Sadism is delighting in cruelty. It’s taking pleasure from inflicting pain, suffering, or humiliation on others. Where psychoanalysis steps in to help us make sense of its occurrence is by showing that for the vast majority of sadists these feelings are repressed, pushed outside of conscious awareness due to the fact that they are tabu in our society, a society that at least in principle teaches us to treat others with kindness and respect, that tells us to live by the golden rule ‘Do unto others as you would have them do unto you.’
But just because a sadistic impulse is repressed doesn’t mean it goes away. It just needs a rationalization, a believable pretense so that the impulse can be freely expressed without the associated guilt that would go along with conscious awareness of its true meaning.
In the case of sadism, this rationalization often takes the form of a belief that the other has done wrong and therefore deserves to be punished. Within the context of this adversarial attitude, it’s the other who is the perpetrator, the other who must be taught a lesson, guided, corrected, etc.

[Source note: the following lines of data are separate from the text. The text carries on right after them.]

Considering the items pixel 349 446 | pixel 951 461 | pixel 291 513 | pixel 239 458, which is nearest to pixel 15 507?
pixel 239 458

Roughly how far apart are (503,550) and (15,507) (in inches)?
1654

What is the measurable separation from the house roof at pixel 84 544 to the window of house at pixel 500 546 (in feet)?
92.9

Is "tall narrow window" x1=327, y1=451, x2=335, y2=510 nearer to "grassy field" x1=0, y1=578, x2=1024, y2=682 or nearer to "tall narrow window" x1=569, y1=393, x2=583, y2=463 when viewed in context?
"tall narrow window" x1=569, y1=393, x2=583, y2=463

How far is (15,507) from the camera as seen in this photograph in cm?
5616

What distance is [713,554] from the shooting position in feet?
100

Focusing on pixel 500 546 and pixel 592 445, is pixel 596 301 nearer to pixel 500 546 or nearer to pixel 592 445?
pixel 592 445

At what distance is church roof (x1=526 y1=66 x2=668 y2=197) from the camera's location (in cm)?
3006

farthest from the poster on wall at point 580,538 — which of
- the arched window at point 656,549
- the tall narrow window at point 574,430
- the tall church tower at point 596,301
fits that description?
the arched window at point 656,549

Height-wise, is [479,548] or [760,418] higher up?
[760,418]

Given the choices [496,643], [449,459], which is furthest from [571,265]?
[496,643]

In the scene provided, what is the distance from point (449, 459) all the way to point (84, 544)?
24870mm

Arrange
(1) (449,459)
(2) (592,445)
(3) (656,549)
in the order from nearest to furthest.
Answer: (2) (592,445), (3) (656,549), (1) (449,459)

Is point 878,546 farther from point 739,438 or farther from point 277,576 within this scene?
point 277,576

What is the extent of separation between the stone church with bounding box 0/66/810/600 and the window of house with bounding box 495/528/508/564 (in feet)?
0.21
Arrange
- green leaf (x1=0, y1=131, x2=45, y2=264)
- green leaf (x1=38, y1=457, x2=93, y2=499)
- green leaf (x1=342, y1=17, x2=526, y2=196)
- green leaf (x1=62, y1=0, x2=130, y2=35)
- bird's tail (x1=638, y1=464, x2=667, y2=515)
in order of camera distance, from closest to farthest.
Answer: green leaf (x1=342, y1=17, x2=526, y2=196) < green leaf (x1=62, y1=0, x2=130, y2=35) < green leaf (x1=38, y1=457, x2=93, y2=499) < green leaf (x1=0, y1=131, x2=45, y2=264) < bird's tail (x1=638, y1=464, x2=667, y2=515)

With this rationalization in place, pain and suffering can be inflicted under the rubric of justice.
But any rationalization will do. An employee who makes customers wait in line gets that sadistic gleam in his eye but thinks to himself “I’m working as fast as I can. They need to learn to be more patient.” A social butterfly who makes a comment designed to humiliate someone at a party says to herself “I was only telling the truth, she shouldn’t be so sensitive.”
We said that sadism is taking pleasure from inflicting pain. But why would anyone take pleasure from inflicting pain? So far we’ve been describing the symptoms of the disease, not the cause. At the deeper psychological level the motivation comes from secretly feeling small, insignificant, worthless, rotten, bad. Sadistic behavior is a projection, a way to try to force these secret painful feelings onto someone else, to make that other person feel small, weak, humiliated, to make that other person feel pain. Whether this pain is physical, emotional, or psychological is of secondary importance, what is of primary importance is that some sort of pain is inflicted. For a brief moment in time it’s this other who is rotten and suffers accordingly. But then things go back to ‘normal’ and the cycle repeats as the sadist feels compelled to search out a new victim in order to once again alleviate those painful, deeply repressed feelings of rottenness.